Two great new tools to further education in rare books and manuscripts are now available online for all.

The first concerns Books of Hours, and is hosted by Harvard College Library, the joint work of professor of Art Jeffrey Hamburger and librarian of Houghton Library, William Stoneman. It assumes no prior knowledge of this genre, and especially helpfully, reviews the structure of these books, which I admit is something I’m something less than an expert on. Also, which fits in quite well with the next great tool, is a comparison tool based on the structure earlier described, so the student or researcher may see different examples of each from books in the Houghton library.

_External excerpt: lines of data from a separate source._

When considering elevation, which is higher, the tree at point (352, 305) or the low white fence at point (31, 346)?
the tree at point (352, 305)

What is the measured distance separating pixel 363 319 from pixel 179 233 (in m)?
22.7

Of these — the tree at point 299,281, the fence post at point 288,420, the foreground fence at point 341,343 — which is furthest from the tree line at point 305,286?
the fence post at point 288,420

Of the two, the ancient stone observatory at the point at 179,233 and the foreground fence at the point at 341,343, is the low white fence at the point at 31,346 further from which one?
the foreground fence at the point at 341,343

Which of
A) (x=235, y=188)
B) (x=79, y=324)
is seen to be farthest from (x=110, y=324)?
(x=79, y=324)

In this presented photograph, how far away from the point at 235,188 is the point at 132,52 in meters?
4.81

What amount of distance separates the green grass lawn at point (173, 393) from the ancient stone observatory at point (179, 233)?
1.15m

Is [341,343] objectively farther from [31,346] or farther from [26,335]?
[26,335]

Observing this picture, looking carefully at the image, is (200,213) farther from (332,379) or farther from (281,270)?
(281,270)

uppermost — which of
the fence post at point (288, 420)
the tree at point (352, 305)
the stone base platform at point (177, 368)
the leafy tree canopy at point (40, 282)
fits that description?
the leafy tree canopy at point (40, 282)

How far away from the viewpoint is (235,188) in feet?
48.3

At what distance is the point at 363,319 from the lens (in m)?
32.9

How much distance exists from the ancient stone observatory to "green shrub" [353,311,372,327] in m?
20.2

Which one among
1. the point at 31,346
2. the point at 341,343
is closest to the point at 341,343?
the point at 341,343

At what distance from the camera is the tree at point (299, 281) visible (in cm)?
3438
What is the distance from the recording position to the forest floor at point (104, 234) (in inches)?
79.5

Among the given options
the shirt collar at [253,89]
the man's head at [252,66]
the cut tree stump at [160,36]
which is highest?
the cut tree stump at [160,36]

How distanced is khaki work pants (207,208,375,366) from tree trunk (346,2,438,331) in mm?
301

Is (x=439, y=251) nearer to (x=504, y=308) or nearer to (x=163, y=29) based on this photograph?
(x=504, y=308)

Similarly, comparison lies at the heart of the educational value of the Shakespeare Quartos Archive, a project supported by NEH and the UK Joint Information Systems Committee (JISC). It will one day feature all the quarto editions printed before 1642, but currently features only Hamlet. Even with this one play, one can see the amazing pedagogical and scholarly use. Opening, say, the 1603 British Library copy and comparing it with one Folger Library copy from 1611 in the main archive screen, is easy and revealing from the start. Bernardo and Francisco are absent as named characters in the first, though someone has helpfully inked in “now called Bernardo & Francisco,” which is evident in the 1611 copy, where they are introduced as “Enter Bernardo and Francisco, two Centinels.” What a wonderful tool for teaching bibliography and editing to graduate and undergraduate students of literature.